### [WORK REQUIRED]
Once the line containing "phylum: Chordata" is located, give it again exactly, together with each line that follows it to the end of the entries, and add nothing else.

START AVAILABLE DATA

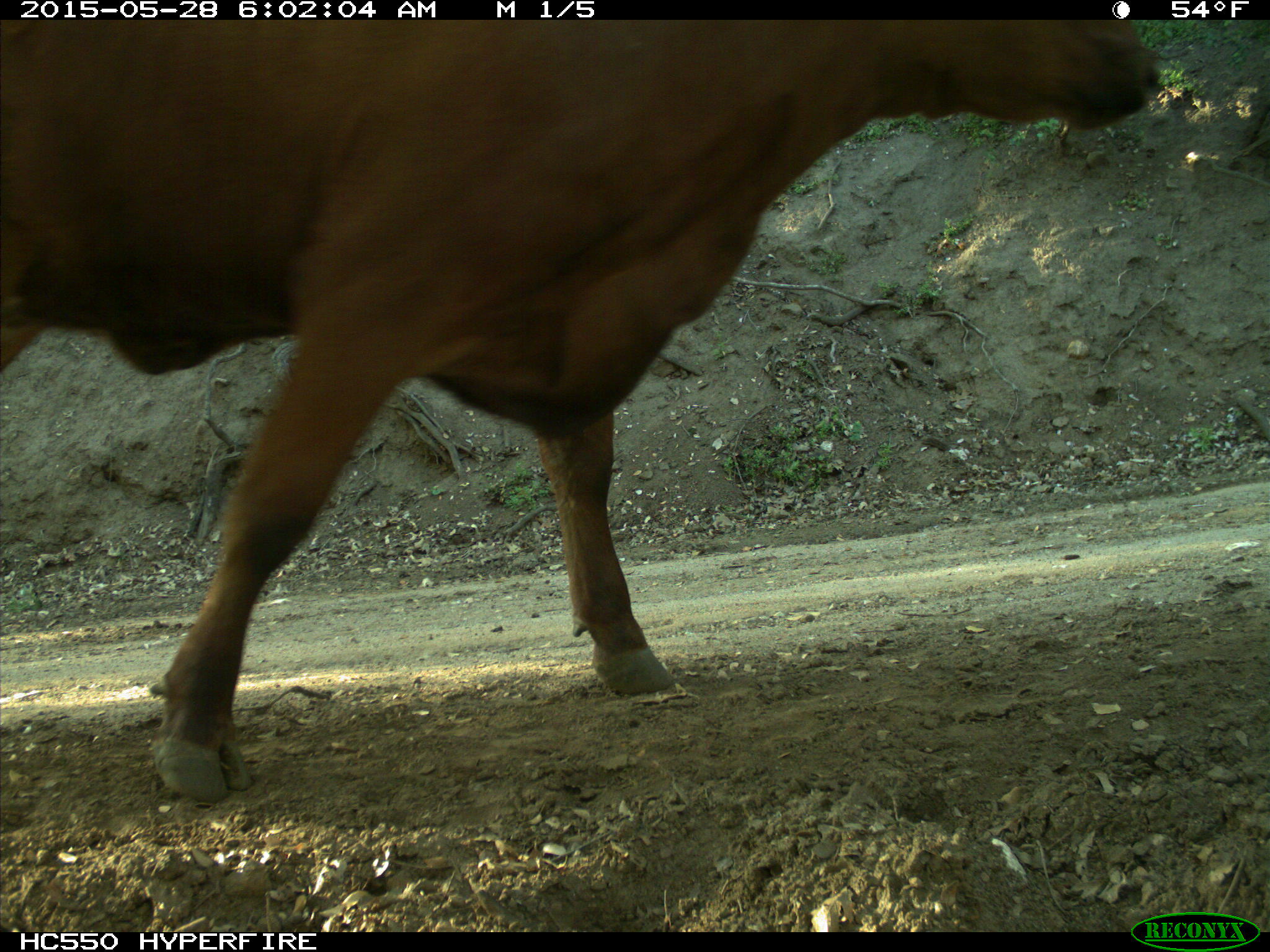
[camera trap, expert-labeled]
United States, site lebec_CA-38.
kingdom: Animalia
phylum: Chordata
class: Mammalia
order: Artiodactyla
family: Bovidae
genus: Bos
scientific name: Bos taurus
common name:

END AVAILABLE DATA

### [ANSWER AREA]
phylum: Chordata
class: Mammalia
order: Artiodactyla
family: Bovidae
genus: Bos
scientific name: Bos taurus
common name:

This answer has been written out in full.